Slavic Village industry to get trucked

Vacant for four years but standing for 136 years, The Empire Plow Co. on East 65th Street is about to come down. Replacing the manufacturer that had its roots in the cotton fields of pre-Civil War Georgia will be a new facility for local a trucking company (Google). CLICK IMAGES TO ENLARGE THEM.

Plant for 183-year-old manufacturer is coming down

The Empire Plow Co. has been in existence for 183 years. Its factory in Cleveland’s Slavic Village neighborhood has stood for 136 years. But since it’s been vacant for four years, it’s likely to be demolished by the end of this year. And, according to the property owner, the site is proposed to be bought by a local trucking firm that needs more space for its growing business.

Jim Wallace Land Company LLC bought the 4.4-acre property at 3140 E. 65th St. last month from LEED Recycling LLC for $190,000, according to Cuyahoga County records. And earlier this week, the new owner submitted a demolition application request to the Cleveland Building Department. In it, the owner proposes to level all of the historic buildings which total 115,122 square feet, remove their foundations and demolition debris, bulkhead the sewers and cap the utilities for $200,000, the filing shows.

“I’m taking down the building and cleaning it up,” said Jim Wallace in a phone interview with NEOtrans. “I already sold it to a new user. A trucking company is buying it. Yes, the company is based in Cleveland.”

Back in 1887 when this Sanborn Fire Insurance Map was published, East 65th Street was called Tod Street and East 63rd Street was called Evergreen Street. Between them, Empire Plow was just starting out in its new home city of Cleveland after relocating from Pittsburgh and Georgia before that (Library of Congress).

Wallace, who owns a company called Industrial Liquidators based in suburban Northfield, declined to identify the buyer. However, right next door at 6200 Roland Ave. is a small trucking terminal on 2.86 acres owned by a firm called Oleg Trucking LLC. The 12-year-old company is owned by Oleg Paramushchak of Medina. An e-mail sent by NEOtrans to Oleg Trucking seeking more information about their plans was not responded to prior to publication of this article. Although the historic brick buildings might make for a nice conversion to residential as part of Slavic Village’s intensifying redevelopment, the site is in an industrial area that’s accessible to the Opportunity Corridor.

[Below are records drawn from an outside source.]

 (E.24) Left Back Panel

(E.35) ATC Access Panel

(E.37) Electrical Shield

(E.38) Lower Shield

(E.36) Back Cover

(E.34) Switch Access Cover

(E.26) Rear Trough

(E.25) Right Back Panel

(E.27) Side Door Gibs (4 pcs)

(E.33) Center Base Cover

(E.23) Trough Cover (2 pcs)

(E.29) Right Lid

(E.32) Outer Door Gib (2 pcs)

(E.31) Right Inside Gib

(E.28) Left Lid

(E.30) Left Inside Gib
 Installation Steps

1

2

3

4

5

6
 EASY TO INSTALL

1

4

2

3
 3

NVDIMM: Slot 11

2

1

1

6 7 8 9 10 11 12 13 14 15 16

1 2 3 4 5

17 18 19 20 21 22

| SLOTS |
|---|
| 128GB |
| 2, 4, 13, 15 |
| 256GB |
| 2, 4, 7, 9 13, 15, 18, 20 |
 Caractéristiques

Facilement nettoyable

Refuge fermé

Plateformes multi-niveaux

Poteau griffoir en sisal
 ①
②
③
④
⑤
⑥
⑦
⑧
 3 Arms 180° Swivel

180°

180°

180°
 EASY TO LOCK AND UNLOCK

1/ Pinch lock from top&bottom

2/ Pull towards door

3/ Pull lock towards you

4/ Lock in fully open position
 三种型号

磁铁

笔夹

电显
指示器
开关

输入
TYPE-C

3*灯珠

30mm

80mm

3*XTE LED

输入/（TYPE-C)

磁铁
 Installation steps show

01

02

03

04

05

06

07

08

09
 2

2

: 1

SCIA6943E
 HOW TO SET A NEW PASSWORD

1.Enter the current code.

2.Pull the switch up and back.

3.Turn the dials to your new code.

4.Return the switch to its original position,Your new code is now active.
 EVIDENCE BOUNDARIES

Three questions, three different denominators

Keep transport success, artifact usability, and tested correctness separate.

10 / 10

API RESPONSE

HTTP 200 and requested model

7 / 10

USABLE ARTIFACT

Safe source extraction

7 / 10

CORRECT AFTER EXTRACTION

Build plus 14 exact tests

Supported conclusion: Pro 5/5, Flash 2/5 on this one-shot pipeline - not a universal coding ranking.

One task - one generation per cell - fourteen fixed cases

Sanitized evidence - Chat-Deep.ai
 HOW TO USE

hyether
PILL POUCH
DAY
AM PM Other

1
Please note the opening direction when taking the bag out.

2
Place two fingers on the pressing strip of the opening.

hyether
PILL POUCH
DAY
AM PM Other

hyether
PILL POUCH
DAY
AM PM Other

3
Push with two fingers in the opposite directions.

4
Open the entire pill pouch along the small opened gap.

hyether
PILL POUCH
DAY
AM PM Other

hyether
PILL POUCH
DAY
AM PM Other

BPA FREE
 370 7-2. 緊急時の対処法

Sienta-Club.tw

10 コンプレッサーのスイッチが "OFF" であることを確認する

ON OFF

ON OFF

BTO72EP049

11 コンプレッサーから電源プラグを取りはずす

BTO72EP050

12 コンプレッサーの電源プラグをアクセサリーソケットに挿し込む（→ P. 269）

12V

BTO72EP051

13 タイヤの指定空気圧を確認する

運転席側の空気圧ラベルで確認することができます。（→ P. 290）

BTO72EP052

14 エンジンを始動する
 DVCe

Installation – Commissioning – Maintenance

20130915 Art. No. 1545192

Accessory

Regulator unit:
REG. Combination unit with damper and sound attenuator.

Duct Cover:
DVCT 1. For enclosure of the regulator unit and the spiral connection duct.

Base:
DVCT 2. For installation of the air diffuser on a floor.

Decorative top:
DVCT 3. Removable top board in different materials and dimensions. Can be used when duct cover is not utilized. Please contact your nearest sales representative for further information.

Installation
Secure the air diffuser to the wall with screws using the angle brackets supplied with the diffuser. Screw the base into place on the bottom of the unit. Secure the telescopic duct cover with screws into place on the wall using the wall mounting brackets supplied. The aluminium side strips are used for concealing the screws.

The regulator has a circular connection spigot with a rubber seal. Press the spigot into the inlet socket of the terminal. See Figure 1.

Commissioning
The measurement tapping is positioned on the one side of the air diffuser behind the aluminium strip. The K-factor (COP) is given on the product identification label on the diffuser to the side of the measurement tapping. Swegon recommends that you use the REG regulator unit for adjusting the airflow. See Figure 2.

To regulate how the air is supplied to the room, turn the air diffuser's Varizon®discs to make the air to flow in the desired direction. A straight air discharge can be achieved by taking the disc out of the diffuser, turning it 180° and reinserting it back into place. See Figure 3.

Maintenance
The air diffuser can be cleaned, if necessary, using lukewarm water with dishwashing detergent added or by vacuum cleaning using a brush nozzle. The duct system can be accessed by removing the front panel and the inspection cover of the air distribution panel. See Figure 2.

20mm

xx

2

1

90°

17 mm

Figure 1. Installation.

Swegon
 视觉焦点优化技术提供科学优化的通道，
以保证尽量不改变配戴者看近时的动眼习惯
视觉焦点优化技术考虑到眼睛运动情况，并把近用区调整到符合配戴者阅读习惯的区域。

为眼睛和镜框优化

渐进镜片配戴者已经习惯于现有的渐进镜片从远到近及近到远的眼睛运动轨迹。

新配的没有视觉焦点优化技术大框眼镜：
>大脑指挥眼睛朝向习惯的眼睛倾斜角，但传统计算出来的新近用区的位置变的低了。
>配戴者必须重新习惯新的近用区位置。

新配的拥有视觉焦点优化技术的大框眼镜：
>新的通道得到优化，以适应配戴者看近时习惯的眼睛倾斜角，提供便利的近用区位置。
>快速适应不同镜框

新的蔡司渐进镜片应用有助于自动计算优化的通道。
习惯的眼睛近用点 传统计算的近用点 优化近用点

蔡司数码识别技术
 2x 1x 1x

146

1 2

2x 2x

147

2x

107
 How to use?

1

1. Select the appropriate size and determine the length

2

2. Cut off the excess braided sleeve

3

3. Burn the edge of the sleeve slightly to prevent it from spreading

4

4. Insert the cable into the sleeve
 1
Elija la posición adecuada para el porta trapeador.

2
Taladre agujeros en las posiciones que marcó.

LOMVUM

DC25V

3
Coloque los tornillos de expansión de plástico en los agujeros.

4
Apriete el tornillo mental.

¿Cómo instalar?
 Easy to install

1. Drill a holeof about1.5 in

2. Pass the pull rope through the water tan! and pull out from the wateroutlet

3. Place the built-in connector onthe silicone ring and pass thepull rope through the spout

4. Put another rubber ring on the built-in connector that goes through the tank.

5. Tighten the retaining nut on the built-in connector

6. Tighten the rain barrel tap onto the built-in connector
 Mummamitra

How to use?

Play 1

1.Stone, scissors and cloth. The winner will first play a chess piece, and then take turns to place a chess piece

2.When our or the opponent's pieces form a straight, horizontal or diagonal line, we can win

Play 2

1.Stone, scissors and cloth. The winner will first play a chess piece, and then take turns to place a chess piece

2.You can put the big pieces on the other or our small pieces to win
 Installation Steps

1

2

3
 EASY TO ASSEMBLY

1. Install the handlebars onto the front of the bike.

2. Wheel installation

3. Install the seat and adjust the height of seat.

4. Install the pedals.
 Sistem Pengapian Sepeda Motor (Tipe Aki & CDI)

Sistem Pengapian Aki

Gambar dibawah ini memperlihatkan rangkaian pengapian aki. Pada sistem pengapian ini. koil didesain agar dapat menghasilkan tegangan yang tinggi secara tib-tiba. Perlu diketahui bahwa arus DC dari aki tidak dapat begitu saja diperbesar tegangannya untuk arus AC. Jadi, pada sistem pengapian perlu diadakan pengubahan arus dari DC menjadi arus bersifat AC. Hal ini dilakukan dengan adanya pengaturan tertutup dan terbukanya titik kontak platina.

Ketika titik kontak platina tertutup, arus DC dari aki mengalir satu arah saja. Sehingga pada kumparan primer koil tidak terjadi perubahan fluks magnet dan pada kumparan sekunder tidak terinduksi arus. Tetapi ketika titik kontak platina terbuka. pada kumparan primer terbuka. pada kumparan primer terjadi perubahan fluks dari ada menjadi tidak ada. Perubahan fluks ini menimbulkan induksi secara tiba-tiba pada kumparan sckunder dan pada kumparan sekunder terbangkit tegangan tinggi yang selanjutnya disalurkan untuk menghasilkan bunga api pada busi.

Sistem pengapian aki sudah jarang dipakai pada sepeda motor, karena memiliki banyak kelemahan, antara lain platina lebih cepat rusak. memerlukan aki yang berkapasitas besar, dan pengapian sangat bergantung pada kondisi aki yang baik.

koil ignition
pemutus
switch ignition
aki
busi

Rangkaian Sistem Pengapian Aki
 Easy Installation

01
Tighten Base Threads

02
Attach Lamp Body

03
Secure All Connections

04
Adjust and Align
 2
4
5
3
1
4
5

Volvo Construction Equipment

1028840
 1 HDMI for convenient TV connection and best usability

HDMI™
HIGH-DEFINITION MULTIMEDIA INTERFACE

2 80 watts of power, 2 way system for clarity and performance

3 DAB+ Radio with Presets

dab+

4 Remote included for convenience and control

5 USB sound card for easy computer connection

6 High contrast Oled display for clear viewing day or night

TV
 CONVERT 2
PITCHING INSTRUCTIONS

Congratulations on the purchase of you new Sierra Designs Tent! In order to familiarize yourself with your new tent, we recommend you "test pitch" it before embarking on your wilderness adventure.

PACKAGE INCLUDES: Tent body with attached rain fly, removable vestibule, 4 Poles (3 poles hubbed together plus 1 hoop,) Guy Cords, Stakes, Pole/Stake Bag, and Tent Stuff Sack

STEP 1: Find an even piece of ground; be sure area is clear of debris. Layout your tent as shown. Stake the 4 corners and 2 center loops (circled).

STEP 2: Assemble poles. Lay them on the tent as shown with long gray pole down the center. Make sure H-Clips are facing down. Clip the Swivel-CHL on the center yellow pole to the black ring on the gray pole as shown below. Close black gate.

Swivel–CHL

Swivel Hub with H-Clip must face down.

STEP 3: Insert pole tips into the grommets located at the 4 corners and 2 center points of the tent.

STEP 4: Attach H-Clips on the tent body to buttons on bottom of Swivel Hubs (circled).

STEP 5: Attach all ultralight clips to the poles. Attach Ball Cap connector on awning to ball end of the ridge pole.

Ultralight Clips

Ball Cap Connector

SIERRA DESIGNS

Chris Alvarado, executive director of the Slavic Village Development Corp., said Wallace told him basically the same thing that he told NEOtrans — “That he is only handling the demo and will sell to a new owner once the land is cleared,” he said.

The prior owner also tried to demolish the property but its application to the building department was refused. LEED Recycling measured the buildings that were to be demolished at 149,221square feet and proposed to spend $52,000 to raze and remove them. There is no information in the department’s web portal explaining why the application’s intake was declined. But the portal shows there have been numerous complaints about the conditions and lack of maintenance of buildings on the former Empire Plow site.

Satellite view from this year of the site of the former Empire Plow Company plant on East 65th Street in Cleveland’s Slavic Village neighborhood (myplace.cuyahogacounty.us).

There are caution signs on the Empire Plow buildings. Red signs with a white “X” on a vacant building means that is considered unsafe for safety forces to enter, according to the Cleveland Fire Department. Such signs warn extreme caution and that all emergency responders should limit fire fighting to outside operations only and to enter the buildings only if there are known life hazards such as a person trapped inside. It does not mean the building is condemned or about to be demolished. There are no records that the city has condemned the Empire Plow buildings.

Empire Plow was founded in Georgia in 1840 when it was a slave state to manufacture farm implements to aid in the farming of cotton, according to the company’s Web site. The company’s factory moved from Georgia to Pittsburgh in the late 1850s as tensions between the free North states and the slave states of the South worsened. After the Civil War, Empire Plow company sought to expand and relocated its manufacturing facilities by 1887 to its East 65th plant in Cleveland. It remained in continuous operation at that site until March 31, 2019, the company said.

Production operations were moved into two plants, one in Perry, Iowa and one in Regina, Saskatchewan, Canada that are part of the Ralph McKay Group of Companies, the current owners of Empire Plow. The company has a sales office located in the Cleveland suburb of Berea. During its 132 years of manufacturing on East 65th, the company produced plows, wheel barrows, agricultural blades and implements. During World War II, when domestic needs took a backseat to wartime production, the company made airstrip landing mats that were used in places like Okinawa in the Pacific Theater of the war.